I don’t want to be too hard on Martha. She was serving, always a noble task, and was practicing the gospel virtue of hospitality. What she was doing was good. But at that moment, it wasn’t what was best. She was distracted from the one thing needed—friendship with Jesus. He wanted to talk with her.
Does that ever describe you? Distracted by the good from the best? So busy that you don’t have time to be friends with Jesus, to sit and listen? I wonder how many times I’ve left Jesus in the living room alone while I busily worked for Him. What He wants most of all is a relationship—He wants to be my friend.
Here’s the clincher. Jesus said that He tells His friends everything. While Martha bustled, Mary sat and listened. And while we don’t know exactly what Jesus told His friend, I think He was telling her what He was about to do: go to the cross for us. Jesus had tried to tell His other friends about this and they either didn’t get it, or they corrected Him. Remember Peter saying, “Never Lord! This will never happen to you.” And Jesus said, “Get behind me Satan.” Jesus told them and they didn’t get it—but Mary got it. Here’s how I know:
In that final week of Jesus’ life, He visited Mary and Martha and Lazarus again. This time, Mary brought out a jar of perfume worth a year’s wages, and poured the whole jar on Jesus. His friends protested, “What a waste! This could have been sold and the money given to the poor.” Jesus intervened. “Leave her alone. She has done a beautiful thing for me. She has poured perfume on my body beforehand to prepare me for burial.” Everyone else wondered what Jesus was talking about. He was about to ride in triumph into Jerusalem. They believed He was the Messiah about to set up His kingdom. They had no idea that within a few days He would be arrested, beaten, and nailed to a Roman cross. They had no idea He was about to die—but Mary did. Why? Because she was Jesus’ friend; Jesus told her everything, and she listened. While Martha was distracted, while the other disciples were making their own plans, she listened to Jesus and she got it.
It’s a beautiful portrait of friendship, isn’t it? Jesus wants to talk with you. Don’t be so busy, so distracted that you can’t spend some just being His friend. He talks with His friends. Are you listening?
We’ll finish back in John 15.
First, Jesus gave His life for His friends.
Second, Jesus tells His friends everything.
Third, Jesus chooses you to be His friend.
16 You did not choose me, but I chose you and appointed you so that you might go and bear fruit—fruit that will last—and so that whatever you ask in my name the Father will give you.
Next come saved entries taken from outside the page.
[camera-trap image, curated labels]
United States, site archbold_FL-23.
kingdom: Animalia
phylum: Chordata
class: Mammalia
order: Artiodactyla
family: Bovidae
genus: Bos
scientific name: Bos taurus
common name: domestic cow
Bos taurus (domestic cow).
I love this. I didn’t choose Jesus; He chose me. What do you choose? You choose what you like. You choose what you want.
ILL: Here are two choices for your lunch/dinner. Liver and onions or surf and turf. Which do want?
You choose what you like. Jesus says, “I choose you.” Is it possible that Jesus likes you, and wants you to be His friend? I think so. I think that’s why He chose you.